CHALONS-EN-CHAMPAGNE, France — One hundred years ago, an Army sergeant looked over four caskets draped in American flags inside the city hall here and chose the U.S. soldier who would embody the sacrifice of everything, even his name, to a cause greater than himself.

French and American soldiers stood guard that night, never leaving the Unknown Soldier’s side.

On Saturday and Sunday, hundreds gathered for a vigil, a military parade and other ceremonies dedicated to that soldier and the many others he represents.

The attendees included current and former guards of the Tomb of the Unknown Soldier, Gold Star mothers, veterans, military spouses and onlookers who, simply by remembering, shared in keeping the legacy of the Unknown Soldier’s selection alive.

“It’s a part of our history,” said Benoist Apparu, mayor of this city of about 45,000 people. “We need to celebrate this for the younger generation, so that they do not forget what happened here.

France and Great Britain each dedicated tombs to their unknown World War I dead on Nov. 11, 1920. The U.S. Congress approved a memorial to be placed in Arlington National Cemetery the following year.

On Oct. 23, 1921, caskets carrying the remains of unidentified U.S. soldiers from four different war cemeteries in France arrived in the city, which was then known as Chalons-sur-Marne.

The selection was set to be made at 11 a.m. the next morning by an American officer, until Maj. Gen. Harry Rogers went off-script, according to an account from the Society of the Honor Guard, Tomb of the Unknown Soldier.

Rogers decided that a soldier who possibly served in the same trenches should make the choice.

Sgt. Edward F. Younger of the Army of Occupation on the Rhine had shown up for duty as a pallbearer that day.

It fell to him to choose. Younger was nonchalant about it in interviews shortly afterward. But in a 1936 syndicated newspaper column, he described feeling overwhelmed.

“Perhaps one of them had fought with me, had befriended me, had possibly shielded me from a bullet that might have put me in his place,” he wrote. “Who would even know?”

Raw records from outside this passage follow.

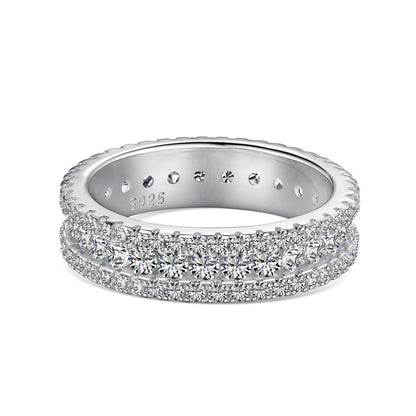 [Love More]Delicate Colorful Round Cut Daily Ring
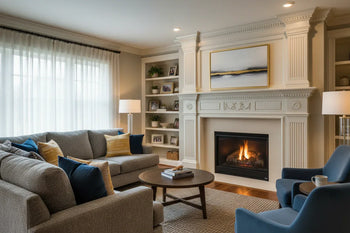 B-Vent Gas Fireplaces: Classic Warmth, Open Flames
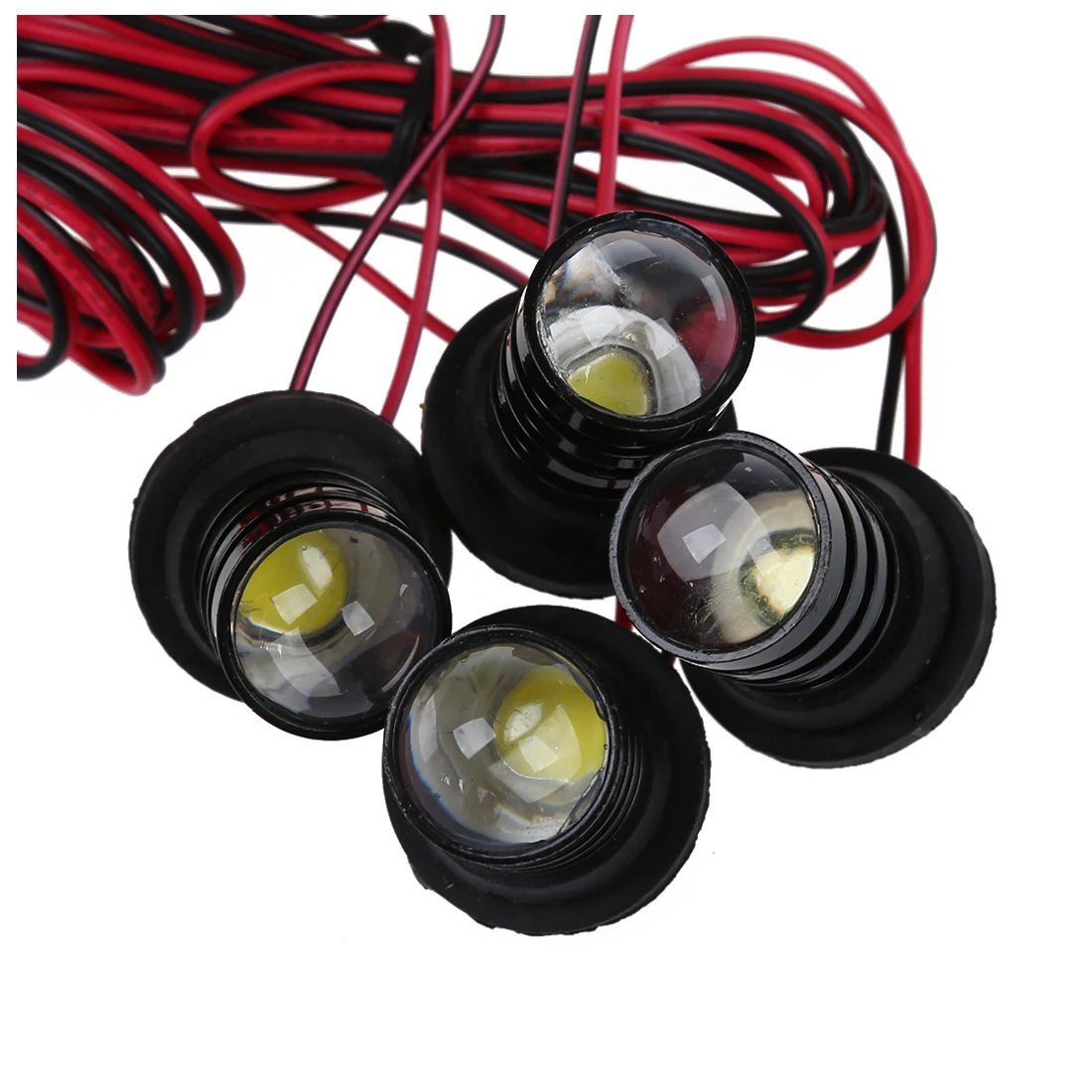 4 PCS LED Stroboscope Car Flashing 4 LED White Light for Car Motorcycle Waterproof Drop Shopping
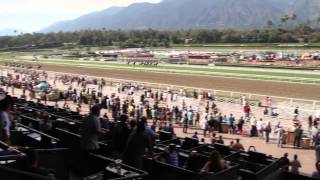 preview picture of video 'Derby Day, Santa Anita Park, Sights and Sounds'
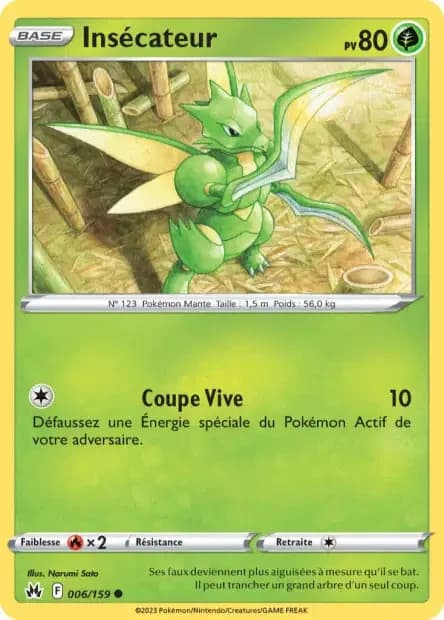 Carte Pokémon Insécateur 6/159 EB12.5 EB12,5 Epée Bouclier Zenith Supreme NEUVE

Unknown soldiers would later be chosen to rest at Arlington National Cemetery to symbolize those who died in World War II, Korea and Vietnam.

The tomb at Arlington also represents “every mother whose son has not come back and is unknown,” said Pam Stemple, second vice president of American Gold Star Mothers.

Scientific advances have meant that more unknown service members from past wars have been subsequently identified.

Modern logistics have also contributed to preventing those killed in recent wars from being unknown.

Stemple’s son, Army Ranger Sgt. 1st Class Tomas Avey, died in Afghanistan in 2015. She reflected on what mothers who never got their children back endured.

“We want to honor that, and that’s why it’s so important for us to go and see this,” Stemple said.

For Stemple and about 40 others, the stop in Chalons-en-Champagne is part of a pilgrimage that has included cemeteries and monuments throughout France.

There have been hard moments, and tears flowed for some during taps on Sunday. But the pilgrimage participants say this has also been a celebration. And for some, it’s added new color and depth to a mission of perpetuating the memory of the Unknown Soldier.

Gavin McIlvenna, the society’s president, was first relief commander as a tomb guard at Arlington in 1997 and 1998.

He spent some nights on duty thinking about where the Unknown Soldier might have come from, and what it would have been like for him to travel on trains and a ship over the ocean to France.

For McIlvenna, the opportunity to follow the path of the man he guarded is nearly beyond description.

“That’s the room Sgt. Younger made his selection,” McIlvenna said while standing on the steps of city hall, as scores of people paid their respects at the vigil. “I don’t know how many times I can say this is overwhelming. But it is.”